**SUPPLIED RECORDS**

----------------------------------------

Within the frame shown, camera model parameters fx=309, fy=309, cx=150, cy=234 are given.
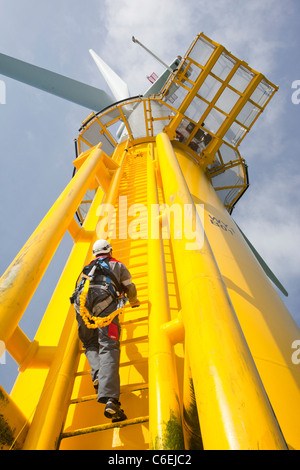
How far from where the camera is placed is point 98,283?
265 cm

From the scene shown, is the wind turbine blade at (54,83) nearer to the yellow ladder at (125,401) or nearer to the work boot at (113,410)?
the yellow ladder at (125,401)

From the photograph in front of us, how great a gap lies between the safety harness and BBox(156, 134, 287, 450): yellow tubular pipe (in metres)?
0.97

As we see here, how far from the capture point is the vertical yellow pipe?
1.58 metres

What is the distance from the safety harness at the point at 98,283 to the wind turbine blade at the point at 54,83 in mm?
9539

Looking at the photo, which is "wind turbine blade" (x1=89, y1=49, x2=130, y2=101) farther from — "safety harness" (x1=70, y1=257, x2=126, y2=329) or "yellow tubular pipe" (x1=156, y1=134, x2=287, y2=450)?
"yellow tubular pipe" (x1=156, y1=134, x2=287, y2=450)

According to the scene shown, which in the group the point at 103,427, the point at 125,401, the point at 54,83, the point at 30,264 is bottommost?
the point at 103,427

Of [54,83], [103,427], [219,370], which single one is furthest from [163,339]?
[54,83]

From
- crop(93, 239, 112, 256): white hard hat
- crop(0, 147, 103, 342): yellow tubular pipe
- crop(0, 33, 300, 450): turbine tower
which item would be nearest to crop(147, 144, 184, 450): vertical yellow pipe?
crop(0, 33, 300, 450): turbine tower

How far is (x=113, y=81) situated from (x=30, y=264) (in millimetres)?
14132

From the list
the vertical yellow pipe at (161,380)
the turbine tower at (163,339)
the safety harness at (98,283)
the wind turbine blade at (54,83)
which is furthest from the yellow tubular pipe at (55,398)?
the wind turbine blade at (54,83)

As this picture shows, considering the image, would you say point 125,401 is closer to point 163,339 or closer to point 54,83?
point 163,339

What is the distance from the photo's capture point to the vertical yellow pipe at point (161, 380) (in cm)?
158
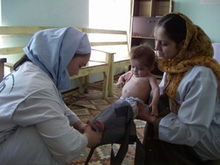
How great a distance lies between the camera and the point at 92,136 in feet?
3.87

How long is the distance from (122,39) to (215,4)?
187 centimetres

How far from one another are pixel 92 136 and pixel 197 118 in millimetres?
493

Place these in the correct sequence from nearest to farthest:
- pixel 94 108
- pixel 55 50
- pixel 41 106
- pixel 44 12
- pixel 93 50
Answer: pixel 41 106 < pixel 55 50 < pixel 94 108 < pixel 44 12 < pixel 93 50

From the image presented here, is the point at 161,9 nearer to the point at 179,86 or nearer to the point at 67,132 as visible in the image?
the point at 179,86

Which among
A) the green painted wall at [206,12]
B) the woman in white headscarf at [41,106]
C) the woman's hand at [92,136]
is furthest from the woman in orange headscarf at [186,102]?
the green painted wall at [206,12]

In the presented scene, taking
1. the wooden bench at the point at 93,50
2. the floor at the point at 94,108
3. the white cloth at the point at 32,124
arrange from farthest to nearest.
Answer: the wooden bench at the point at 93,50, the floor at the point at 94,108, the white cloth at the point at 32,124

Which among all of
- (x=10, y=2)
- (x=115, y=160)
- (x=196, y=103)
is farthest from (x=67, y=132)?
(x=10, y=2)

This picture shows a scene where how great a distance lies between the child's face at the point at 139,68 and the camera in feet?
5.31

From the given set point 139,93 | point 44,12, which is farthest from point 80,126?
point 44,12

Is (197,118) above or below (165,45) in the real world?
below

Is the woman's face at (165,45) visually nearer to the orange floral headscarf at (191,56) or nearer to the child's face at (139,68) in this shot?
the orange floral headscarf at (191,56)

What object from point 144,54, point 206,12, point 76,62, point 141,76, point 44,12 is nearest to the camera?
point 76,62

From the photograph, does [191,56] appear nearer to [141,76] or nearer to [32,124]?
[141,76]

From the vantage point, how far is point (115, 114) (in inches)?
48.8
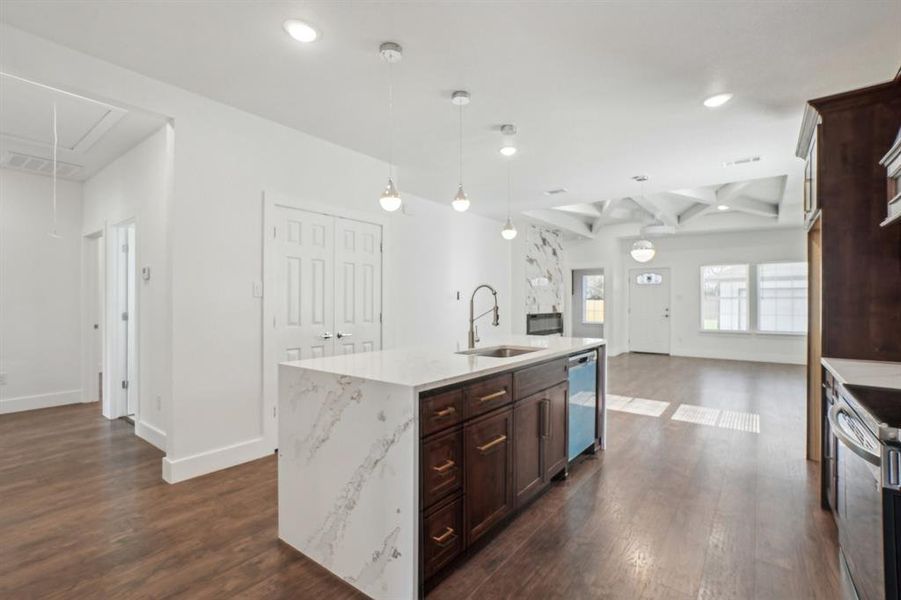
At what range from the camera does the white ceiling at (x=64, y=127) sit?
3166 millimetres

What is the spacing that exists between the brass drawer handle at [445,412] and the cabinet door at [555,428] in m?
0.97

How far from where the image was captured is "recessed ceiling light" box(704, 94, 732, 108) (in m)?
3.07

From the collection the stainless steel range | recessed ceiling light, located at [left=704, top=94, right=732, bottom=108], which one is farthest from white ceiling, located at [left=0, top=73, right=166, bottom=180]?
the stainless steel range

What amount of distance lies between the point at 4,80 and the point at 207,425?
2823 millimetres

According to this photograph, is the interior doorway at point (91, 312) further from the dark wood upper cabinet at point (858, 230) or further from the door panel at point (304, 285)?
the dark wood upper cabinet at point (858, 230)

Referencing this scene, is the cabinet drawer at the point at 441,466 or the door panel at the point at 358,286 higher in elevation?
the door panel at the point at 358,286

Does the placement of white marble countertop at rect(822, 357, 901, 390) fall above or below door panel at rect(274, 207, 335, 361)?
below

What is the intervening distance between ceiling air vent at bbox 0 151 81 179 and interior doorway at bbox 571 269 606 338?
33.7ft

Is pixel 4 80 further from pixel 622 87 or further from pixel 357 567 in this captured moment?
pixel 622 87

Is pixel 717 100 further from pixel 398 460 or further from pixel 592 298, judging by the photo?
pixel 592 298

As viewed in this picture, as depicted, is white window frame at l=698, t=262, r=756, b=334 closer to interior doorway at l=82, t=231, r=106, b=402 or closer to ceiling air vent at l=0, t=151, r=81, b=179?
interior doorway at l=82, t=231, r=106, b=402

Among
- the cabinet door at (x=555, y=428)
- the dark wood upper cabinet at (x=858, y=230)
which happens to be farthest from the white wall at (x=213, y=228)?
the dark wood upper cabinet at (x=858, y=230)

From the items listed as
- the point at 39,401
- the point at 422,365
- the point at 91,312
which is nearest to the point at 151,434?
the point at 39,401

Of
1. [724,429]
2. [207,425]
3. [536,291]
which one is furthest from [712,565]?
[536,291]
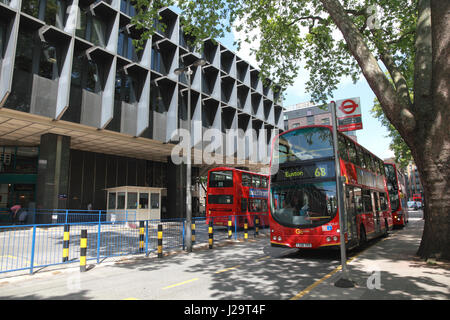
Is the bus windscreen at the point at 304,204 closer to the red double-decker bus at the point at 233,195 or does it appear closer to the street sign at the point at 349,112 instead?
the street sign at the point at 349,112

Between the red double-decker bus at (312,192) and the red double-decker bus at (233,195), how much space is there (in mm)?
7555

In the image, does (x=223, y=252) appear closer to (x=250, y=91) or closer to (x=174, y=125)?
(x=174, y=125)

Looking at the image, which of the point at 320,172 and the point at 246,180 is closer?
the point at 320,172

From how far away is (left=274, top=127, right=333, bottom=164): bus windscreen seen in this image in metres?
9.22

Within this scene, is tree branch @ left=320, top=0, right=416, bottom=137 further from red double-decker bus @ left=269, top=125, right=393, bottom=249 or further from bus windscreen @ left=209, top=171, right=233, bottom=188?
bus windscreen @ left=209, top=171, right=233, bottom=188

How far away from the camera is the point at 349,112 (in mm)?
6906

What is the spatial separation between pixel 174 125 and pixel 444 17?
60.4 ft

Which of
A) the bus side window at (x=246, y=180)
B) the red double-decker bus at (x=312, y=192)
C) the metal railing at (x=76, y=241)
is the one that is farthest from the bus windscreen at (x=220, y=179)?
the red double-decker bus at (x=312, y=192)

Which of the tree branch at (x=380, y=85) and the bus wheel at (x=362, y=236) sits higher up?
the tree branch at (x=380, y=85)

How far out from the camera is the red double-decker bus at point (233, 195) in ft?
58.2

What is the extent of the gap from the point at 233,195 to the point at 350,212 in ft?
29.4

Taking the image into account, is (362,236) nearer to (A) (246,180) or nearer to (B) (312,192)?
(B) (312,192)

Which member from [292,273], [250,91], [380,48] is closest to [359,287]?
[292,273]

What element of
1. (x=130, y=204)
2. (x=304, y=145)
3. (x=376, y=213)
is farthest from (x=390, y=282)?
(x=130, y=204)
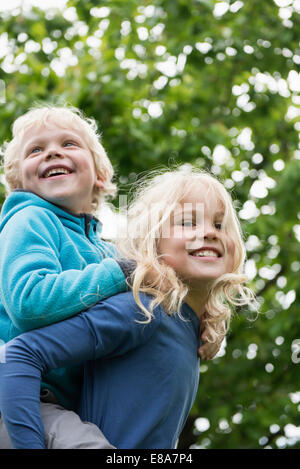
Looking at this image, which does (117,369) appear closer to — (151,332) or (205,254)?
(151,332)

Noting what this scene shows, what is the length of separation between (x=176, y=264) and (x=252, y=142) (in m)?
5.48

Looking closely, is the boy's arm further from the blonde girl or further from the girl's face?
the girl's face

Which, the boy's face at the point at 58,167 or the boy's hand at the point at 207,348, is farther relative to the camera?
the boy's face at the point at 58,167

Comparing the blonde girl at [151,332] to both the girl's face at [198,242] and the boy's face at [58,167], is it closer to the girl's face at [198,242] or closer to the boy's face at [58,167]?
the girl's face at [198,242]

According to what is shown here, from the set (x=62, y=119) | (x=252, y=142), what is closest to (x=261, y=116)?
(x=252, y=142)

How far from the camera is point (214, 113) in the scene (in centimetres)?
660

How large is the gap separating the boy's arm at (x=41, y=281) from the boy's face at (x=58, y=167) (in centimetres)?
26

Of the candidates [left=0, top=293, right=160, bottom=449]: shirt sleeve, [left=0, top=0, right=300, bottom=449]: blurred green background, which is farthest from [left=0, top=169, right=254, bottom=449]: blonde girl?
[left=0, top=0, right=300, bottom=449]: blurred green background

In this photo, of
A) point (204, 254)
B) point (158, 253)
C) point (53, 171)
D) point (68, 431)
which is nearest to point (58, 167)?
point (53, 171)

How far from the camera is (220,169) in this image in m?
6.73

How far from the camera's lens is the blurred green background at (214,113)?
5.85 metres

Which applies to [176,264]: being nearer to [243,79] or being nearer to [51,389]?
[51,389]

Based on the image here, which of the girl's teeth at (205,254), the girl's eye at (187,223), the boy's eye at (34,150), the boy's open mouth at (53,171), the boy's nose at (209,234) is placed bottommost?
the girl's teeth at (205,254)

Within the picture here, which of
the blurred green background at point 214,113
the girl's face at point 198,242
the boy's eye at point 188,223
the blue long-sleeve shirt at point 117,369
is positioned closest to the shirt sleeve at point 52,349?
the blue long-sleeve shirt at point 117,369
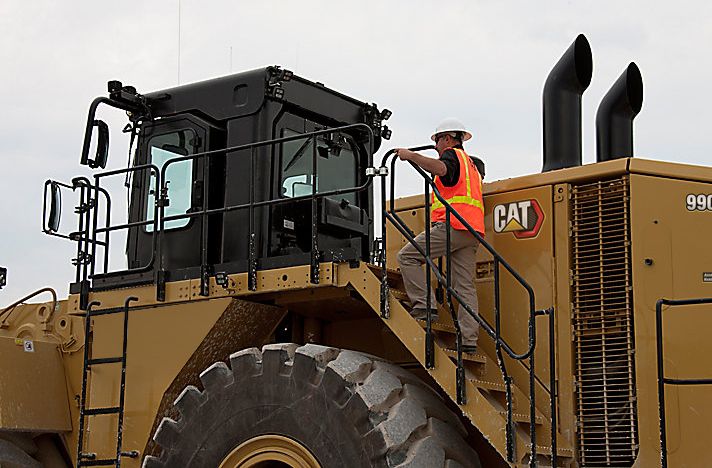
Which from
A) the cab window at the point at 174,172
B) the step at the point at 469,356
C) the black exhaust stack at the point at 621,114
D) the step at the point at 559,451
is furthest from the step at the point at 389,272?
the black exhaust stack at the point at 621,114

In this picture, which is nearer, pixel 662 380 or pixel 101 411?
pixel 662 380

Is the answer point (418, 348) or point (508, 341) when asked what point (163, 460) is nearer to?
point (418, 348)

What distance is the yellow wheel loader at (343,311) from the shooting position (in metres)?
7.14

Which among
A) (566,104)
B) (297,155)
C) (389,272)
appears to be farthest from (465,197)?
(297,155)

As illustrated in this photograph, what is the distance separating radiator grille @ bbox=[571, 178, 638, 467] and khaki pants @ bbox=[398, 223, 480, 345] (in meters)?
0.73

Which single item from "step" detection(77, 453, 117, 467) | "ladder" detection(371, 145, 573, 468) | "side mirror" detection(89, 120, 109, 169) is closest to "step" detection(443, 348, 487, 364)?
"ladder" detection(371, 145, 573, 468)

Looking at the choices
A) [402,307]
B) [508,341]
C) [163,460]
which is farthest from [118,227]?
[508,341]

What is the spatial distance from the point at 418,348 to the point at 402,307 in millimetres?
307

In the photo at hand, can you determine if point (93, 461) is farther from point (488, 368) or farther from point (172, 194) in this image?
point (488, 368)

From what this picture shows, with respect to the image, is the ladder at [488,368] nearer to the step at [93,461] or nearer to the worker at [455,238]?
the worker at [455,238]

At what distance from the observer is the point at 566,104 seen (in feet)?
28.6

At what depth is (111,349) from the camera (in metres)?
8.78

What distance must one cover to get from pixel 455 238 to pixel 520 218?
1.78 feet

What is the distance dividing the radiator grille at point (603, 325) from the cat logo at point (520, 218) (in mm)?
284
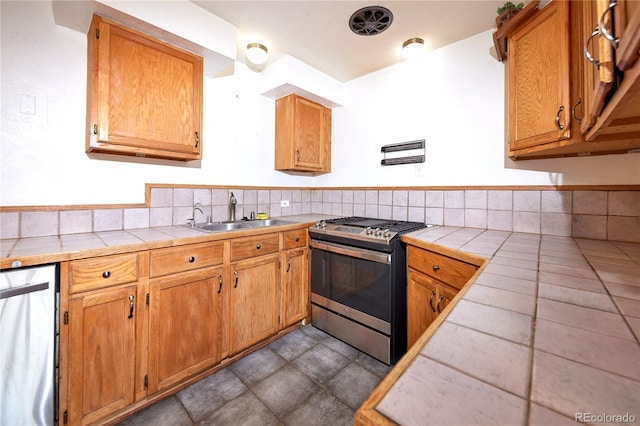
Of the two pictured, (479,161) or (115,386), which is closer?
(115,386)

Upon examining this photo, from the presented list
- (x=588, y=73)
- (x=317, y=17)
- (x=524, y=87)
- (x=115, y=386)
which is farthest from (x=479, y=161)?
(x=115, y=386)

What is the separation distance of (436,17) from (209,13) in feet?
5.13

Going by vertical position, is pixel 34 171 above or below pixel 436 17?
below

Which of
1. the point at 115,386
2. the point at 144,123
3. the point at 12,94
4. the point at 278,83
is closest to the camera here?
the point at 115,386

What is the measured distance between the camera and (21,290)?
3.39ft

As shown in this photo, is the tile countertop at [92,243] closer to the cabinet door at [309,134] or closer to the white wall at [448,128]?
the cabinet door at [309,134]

----------------------------------------

**PROBLEM DESCRIPTION**
Please report every line in the records above that contains the word "farther", copying each such line in full.

**RESPONSE TO THIS EXERCISE**
Looking at the photo, which is "wind turbine blade" (x1=89, y1=49, x2=130, y2=101) farther from — "safety harness" (x1=70, y1=257, x2=126, y2=329) or "yellow tubular pipe" (x1=156, y1=134, x2=287, y2=450)?
Which, the boy's face at the point at 58,167 or the boy's hand at the point at 207,348, is farther relative to the camera?
In the photo at hand, can you determine if point (93, 461) is farther from point (488, 368) or farther from point (172, 194) in this image?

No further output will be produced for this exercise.